◆ Challenge ◆
Starting with the line that has "What is the distance dividing" in it, repeat every line through the last one, word for word, and give nothing more.

◆ Extracted material ◆

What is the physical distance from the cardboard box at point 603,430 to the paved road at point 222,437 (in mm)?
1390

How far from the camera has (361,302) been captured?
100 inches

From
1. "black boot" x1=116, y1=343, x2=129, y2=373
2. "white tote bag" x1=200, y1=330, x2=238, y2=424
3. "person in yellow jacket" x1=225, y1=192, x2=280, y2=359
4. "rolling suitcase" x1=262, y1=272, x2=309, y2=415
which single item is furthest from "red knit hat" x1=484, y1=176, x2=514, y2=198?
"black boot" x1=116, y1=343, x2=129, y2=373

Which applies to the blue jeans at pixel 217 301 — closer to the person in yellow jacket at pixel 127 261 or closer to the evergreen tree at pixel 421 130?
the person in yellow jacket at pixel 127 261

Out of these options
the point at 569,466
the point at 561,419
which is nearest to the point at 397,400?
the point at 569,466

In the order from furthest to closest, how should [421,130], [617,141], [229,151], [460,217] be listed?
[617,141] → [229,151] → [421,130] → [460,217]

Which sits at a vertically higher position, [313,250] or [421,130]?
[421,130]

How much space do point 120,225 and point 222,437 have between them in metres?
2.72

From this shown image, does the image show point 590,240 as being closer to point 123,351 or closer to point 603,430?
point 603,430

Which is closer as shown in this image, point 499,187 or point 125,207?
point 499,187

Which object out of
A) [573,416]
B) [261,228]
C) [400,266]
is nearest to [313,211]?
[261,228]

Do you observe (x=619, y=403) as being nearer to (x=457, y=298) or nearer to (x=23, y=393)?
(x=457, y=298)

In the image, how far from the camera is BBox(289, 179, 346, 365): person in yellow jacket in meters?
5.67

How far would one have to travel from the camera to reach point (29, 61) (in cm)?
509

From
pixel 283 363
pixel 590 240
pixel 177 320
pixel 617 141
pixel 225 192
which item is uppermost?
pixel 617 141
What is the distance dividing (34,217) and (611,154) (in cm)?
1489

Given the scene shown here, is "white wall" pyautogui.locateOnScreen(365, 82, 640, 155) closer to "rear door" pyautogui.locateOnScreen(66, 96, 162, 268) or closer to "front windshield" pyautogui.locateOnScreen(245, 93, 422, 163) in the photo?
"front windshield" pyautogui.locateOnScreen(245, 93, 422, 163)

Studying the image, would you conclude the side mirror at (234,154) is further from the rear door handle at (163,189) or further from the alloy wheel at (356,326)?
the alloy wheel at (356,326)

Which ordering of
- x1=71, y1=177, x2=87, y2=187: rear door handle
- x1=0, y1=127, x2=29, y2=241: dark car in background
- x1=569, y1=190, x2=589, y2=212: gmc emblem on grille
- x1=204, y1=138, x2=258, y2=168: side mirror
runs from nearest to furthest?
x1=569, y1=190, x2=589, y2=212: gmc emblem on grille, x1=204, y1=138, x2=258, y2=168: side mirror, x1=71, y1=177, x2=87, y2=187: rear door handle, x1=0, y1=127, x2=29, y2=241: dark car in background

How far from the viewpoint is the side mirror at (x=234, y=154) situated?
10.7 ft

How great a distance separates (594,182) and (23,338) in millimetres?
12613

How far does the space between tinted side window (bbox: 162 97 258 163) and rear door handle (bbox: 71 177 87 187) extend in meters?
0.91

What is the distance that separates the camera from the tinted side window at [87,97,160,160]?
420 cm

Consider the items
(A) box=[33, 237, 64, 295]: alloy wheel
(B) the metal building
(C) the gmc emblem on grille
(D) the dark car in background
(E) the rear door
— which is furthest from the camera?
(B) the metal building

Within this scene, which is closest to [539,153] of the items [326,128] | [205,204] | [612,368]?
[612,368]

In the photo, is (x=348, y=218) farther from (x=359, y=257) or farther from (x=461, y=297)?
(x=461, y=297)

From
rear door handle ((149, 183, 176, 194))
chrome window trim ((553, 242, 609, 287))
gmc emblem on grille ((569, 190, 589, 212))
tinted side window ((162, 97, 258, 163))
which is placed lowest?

◆ Result of this task ◆
What is the distance dividing (34,217) and (611,154) (in cm)?
1489

Given the scene shown here, is "white wall" pyautogui.locateOnScreen(365, 82, 640, 155) closer to "rear door" pyautogui.locateOnScreen(66, 96, 162, 268) or closer to "front windshield" pyautogui.locateOnScreen(245, 93, 422, 163) in the photo?
"front windshield" pyautogui.locateOnScreen(245, 93, 422, 163)

Studying the image, would you conclude the side mirror at (234,154) is further from the rear door handle at (163,189) or further from the alloy wheel at (356,326)?
the alloy wheel at (356,326)

Which ordering of
- x1=71, y1=177, x2=87, y2=187: rear door handle
- x1=0, y1=127, x2=29, y2=241: dark car in background
- x1=569, y1=190, x2=589, y2=212: gmc emblem on grille
- x1=204, y1=138, x2=258, y2=168: side mirror
runs from nearest to furthest?
x1=569, y1=190, x2=589, y2=212: gmc emblem on grille, x1=204, y1=138, x2=258, y2=168: side mirror, x1=71, y1=177, x2=87, y2=187: rear door handle, x1=0, y1=127, x2=29, y2=241: dark car in background

How far from the viewpoint is the side mirror at (x=234, y=154) situated?
10.7 ft

How great a distance separates (594,182) and (23,338) in millimetres?
12613

How far does the space between tinted side window (bbox: 162 97 258 163) and rear door handle (bbox: 71 177 87 187) extend in meters?
0.91

What is the distance that separates the camera from the tinted side window at [87,97,160,160]?
420 cm

Consider the items
(A) box=[33, 237, 64, 295]: alloy wheel
(B) the metal building
(C) the gmc emblem on grille
(D) the dark car in background
(E) the rear door
— which is furthest from the camera?
(B) the metal building

Within this scene, which is closest to [539,153] of the items [326,128] | [205,204] | [612,368]?
[612,368]

In the photo, is (x=348, y=218) farther from (x=359, y=257) or farther from (x=461, y=297)?
(x=461, y=297)

From
rear door handle ((149, 183, 176, 194))
chrome window trim ((553, 242, 609, 287))
gmc emblem on grille ((569, 190, 589, 212))
tinted side window ((162, 97, 258, 163))
which is placed lowest?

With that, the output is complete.